[Selected text]:
*** Begin section ***

Comedy introducing_fish_taco-40-2

Published on September 23rd, 2012 | by Jessica Mickey


Introducing Fish Taco Gets Epic

Introducing Fish Taco is supposed to be on a Firefly vodka bus right now, touring the country with Rascal Flatts. This is not a joke.

Unfortunately, due to a sponsorship conflict (alcohol and car insurance don’t mix), the tour fell through. Still, for a couple of kids that started out busking on the corner of King and Calhoun streets downtown just a few years ago, it’s pretty impressive to even think about them being presented with such an opportunity. This Thursday night (Sept. 27), Rascal Flatts takes to the stage in Columbus, Ga., as Dan Hanf and Charles Carmody strap on their guitars at Theatre 99 for their second time out with Introducing Fish Taco: The Musical. Sorry Columbus, but Charleston wins.

Hanf and Carmody, now both 23, met at a church camp when they were in the tenth grade, but it wasn’t until later that their mutual interest in music inspired them to start playing together, first at the Mt. Pleasant Town Center and eventually in front of Moe’s Southwest Grill downtown.

“The name came because Moe’s had this big poster in their window that said ‘Introducing Fish Taco.’ So we thought, ‘free advertising!’” Carmody laughs.

The freedom of the street and their playful friendship allowed them to experiment and basically act like a couple of goofy high school kids, always trying to make the other laugh.

“We came upon comedy accidentally,” Carmody explains. “We didn’t write songs. We would just go out there with nothing and then play for three hours.”

Hanf continues, “We would make up stories and music, and when we would play on the street. It was way more theatrical than anything we’re doing now.”

Introducing Fish Taco's Charles Carmody and Dan Hanf (photo by David Mandel)

*** End section ***

[Data extracts]:
*** Begin section ***

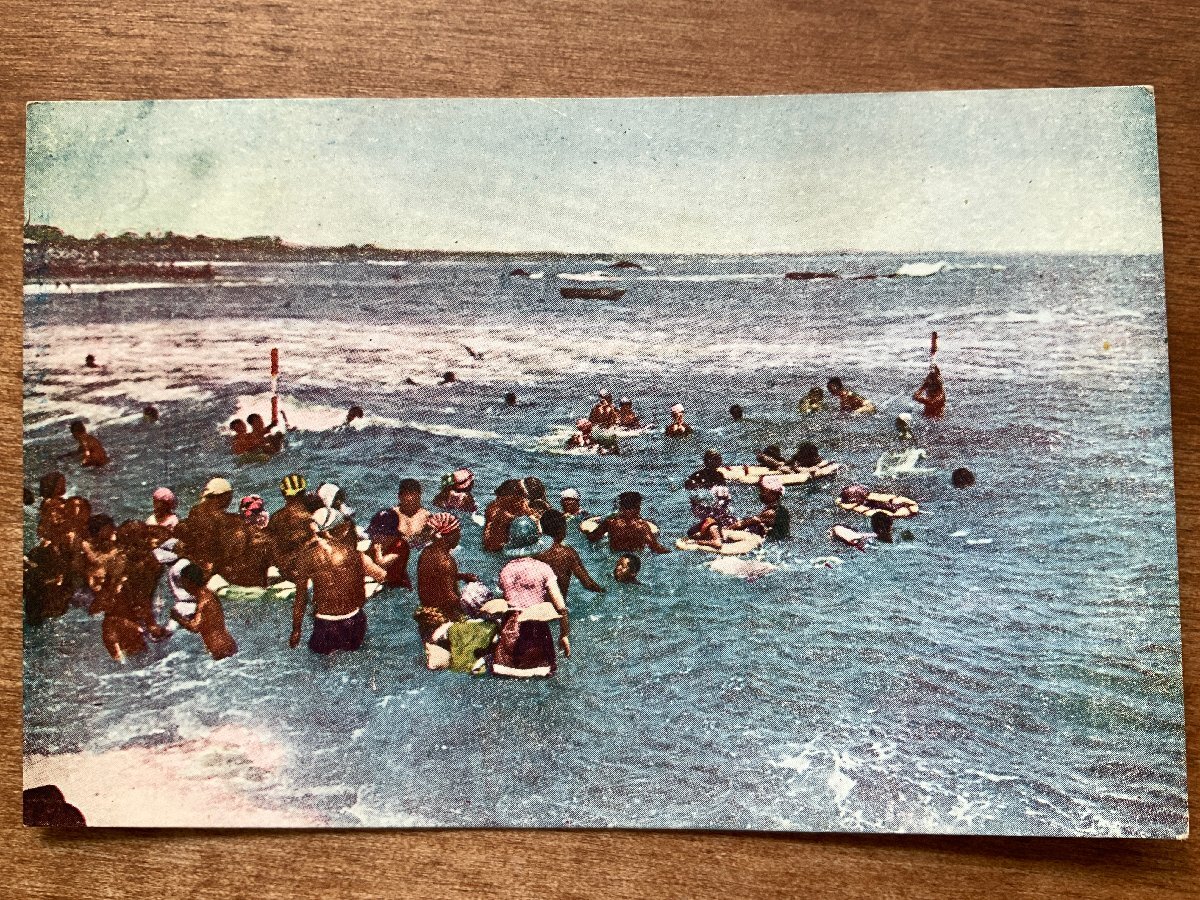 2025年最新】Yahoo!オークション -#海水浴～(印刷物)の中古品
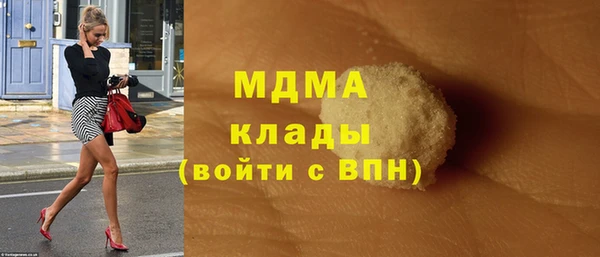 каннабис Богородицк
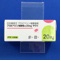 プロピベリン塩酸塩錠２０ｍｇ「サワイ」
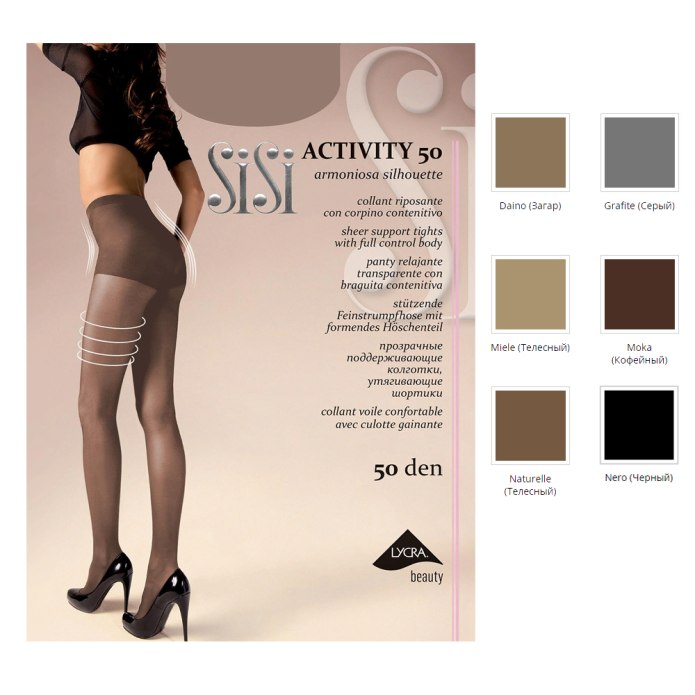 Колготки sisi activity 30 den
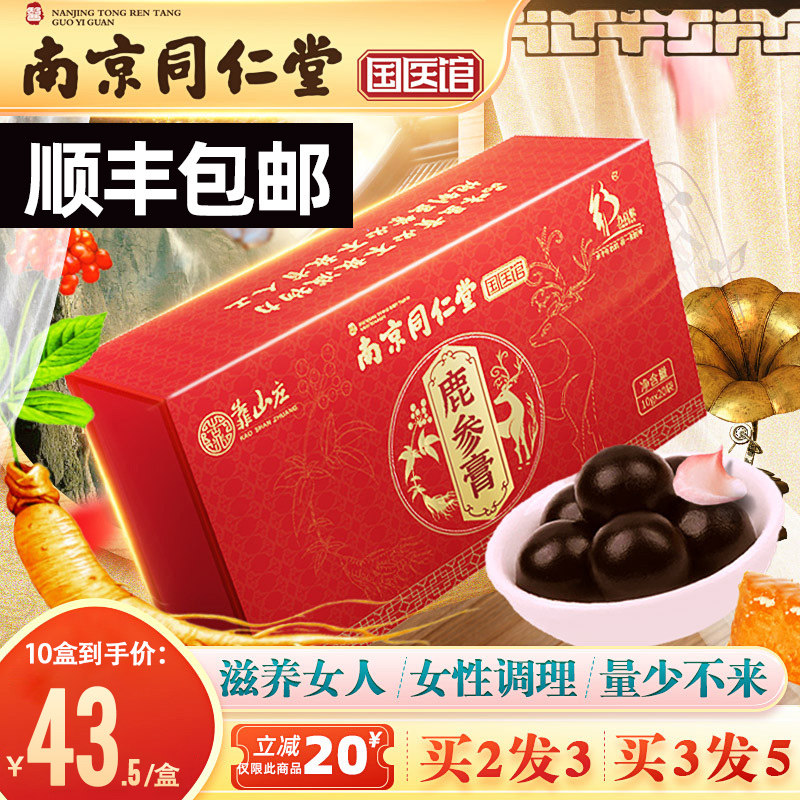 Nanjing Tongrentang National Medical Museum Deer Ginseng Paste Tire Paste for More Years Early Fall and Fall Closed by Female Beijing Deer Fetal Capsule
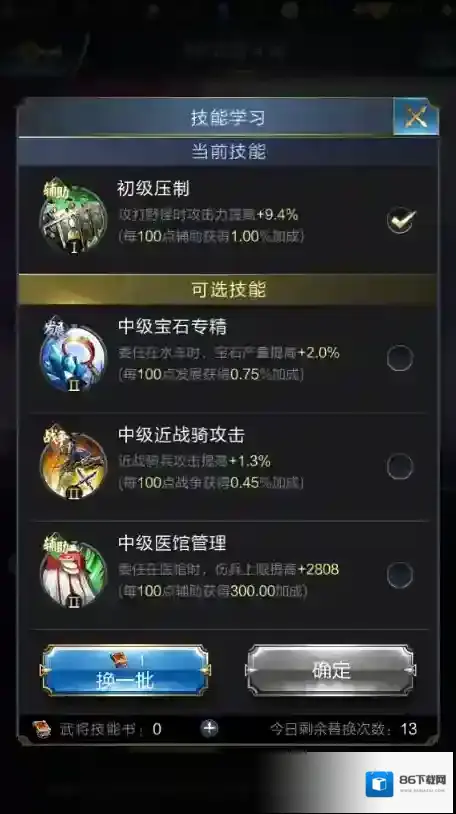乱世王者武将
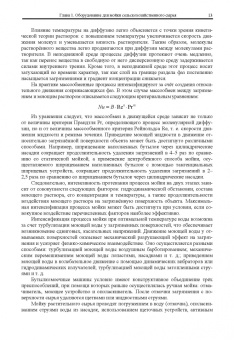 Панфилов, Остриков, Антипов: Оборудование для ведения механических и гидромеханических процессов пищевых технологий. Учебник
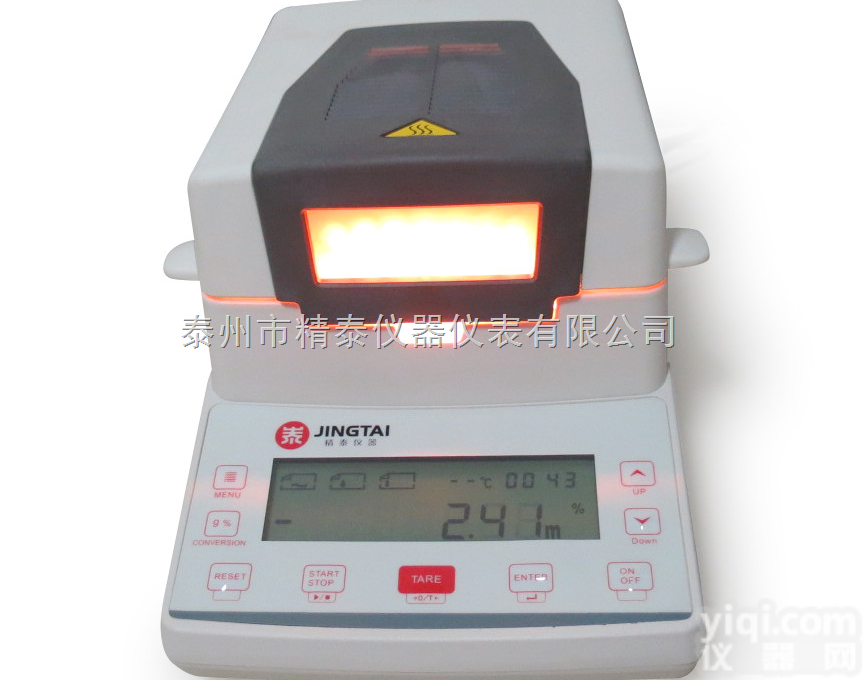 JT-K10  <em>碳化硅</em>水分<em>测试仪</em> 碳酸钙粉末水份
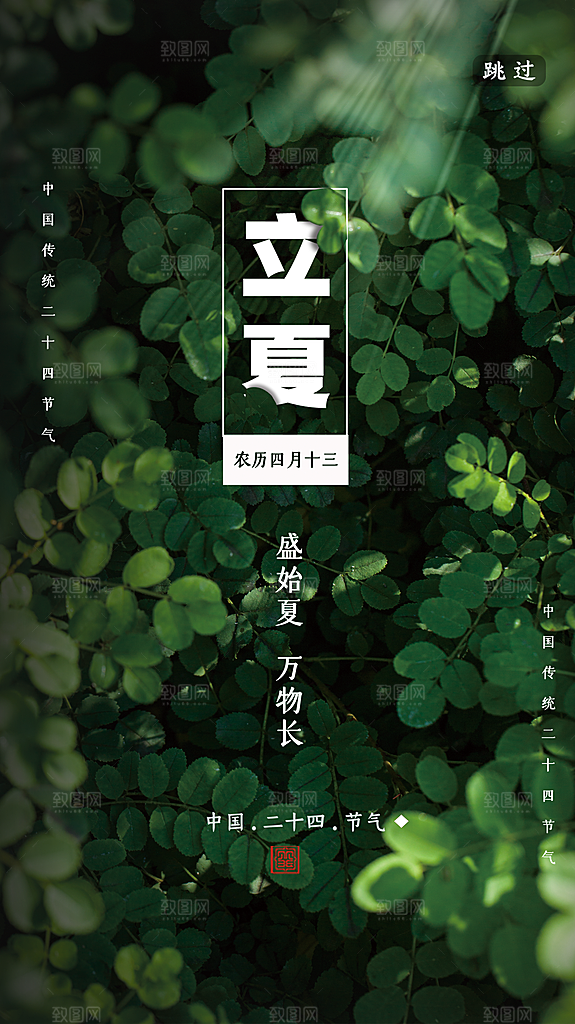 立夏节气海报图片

*** End section ***
*** Begin section ***

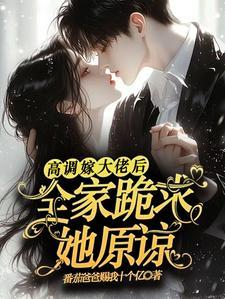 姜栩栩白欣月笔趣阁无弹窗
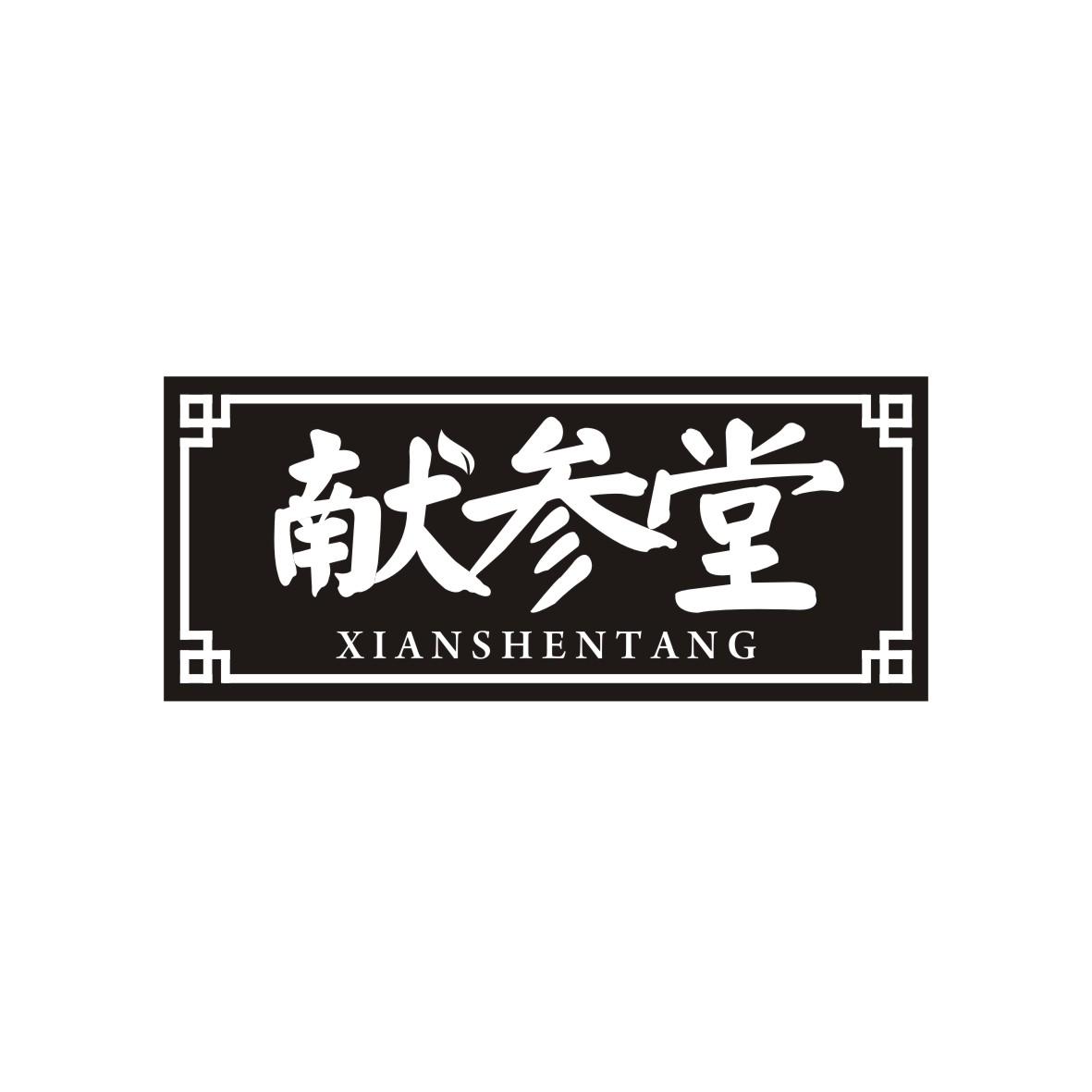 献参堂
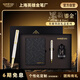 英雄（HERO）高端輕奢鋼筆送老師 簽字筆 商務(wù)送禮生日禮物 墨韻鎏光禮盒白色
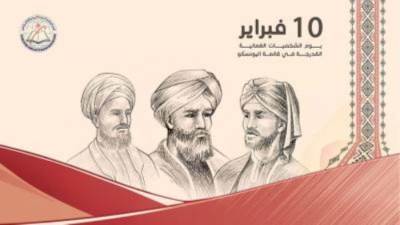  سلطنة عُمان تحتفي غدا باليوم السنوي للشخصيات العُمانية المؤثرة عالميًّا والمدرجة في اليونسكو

*** End section ***
*** Begin section ***

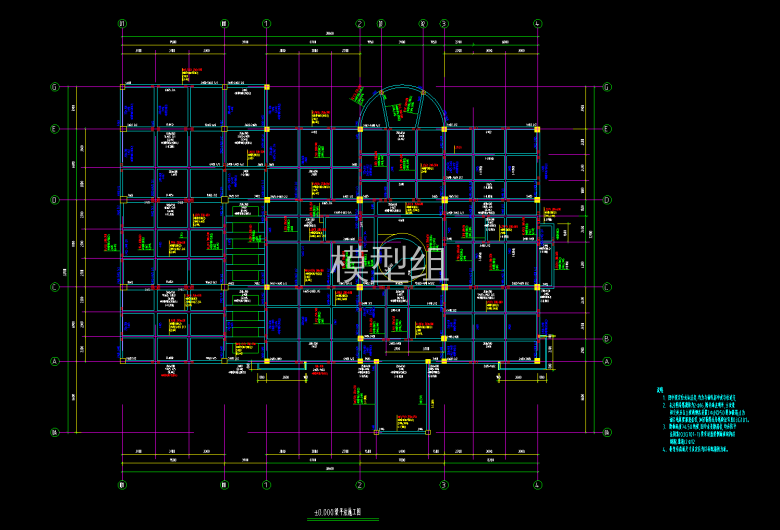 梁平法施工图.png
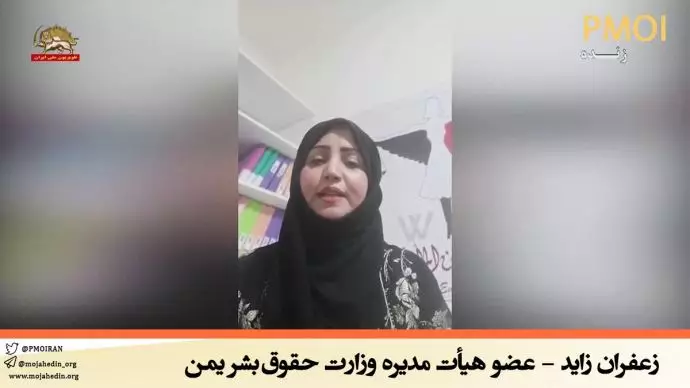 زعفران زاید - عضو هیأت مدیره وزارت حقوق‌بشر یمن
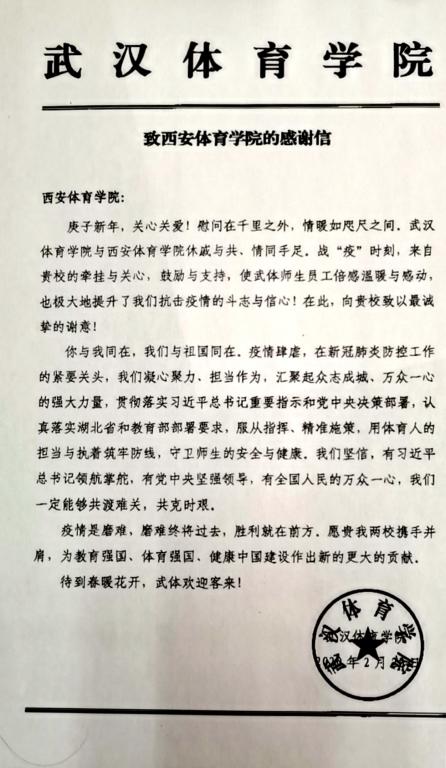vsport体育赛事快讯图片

*** End section ***

[Questions]:
1. In the article about Introducing Fish Taco, where did Hanf and Carmody first meet?
2. Reproduce the stretch of the article about Introducing Fish Taco from "Comedy introducing_fish_taco-40-2" through "but Charleston wins.".
3. Carry the article about Introducing Fish Taco forward from its final line.

[Answers to this exercise]:
1. They met at a church camp when they were in the tenth grade.

2.
Comedy introducing_fish_taco-40-2

Published on September 23rd, 2012 | by Jessica Mickey


Introducing Fish Taco Gets Epic

Introducing Fish Taco is supposed to be on a Firefly vodka bus right now, touring the country with Rascal Flatts. This is not a joke.

Unfortunately, due to a sponsorship conflict (alcohol and car insurance don’t mix), the tour fell through. Still, for a couple of kids that started out busking on the corner of King and Calhoun streets downtown just a few years ago, it’s pretty impressive to even think about them being presented with such an opportunity. This Thursday night (Sept. 27), Rascal Flatts takes to the stage in Columbus, Ga., as Dan Hanf and Charles Carmody strap on their guitars at Theatre 99 for their second time out with Introducing Fish Taco: The Musical. Sorry Columbus, but Charleston wins.

3.
Introducing Fish Taco’s Charles Carmody and Dan Hanf (photo by David Mandel)

They eventually moved their operation across the street, right in front of the Millennium Music building, which provided more space for a crowd to comfortably gather. “I think we had something to do with them closing down, if I’m going to be honest,” Hanf says. For a little over two years, Introducing Fish Taco put on a nightly improvised musical show every Saturday night for the general public. Not everyone was a fan.

“Playing on the street makes it so that you don’t get nervous about anything,” Hanf says. “One time during one of the theatrical parts, we we’re fighting, and we acted like Charles killed me, so I was laying down on the ground, and this girl came up and kicked me hard in the ribs and then just walked away.”

After high school, Carmody began his freshman year of college in Canada, and when he returned, he was disappointed to find that the makeshift stage the boys had come to know and love now had a whole new set of rules, requiring them to jump through the city’s hoops to get permits. “Charleston cut down on street musicians, and the cops started getting mad at us. It was like a switch,” he says. They needed a new stage.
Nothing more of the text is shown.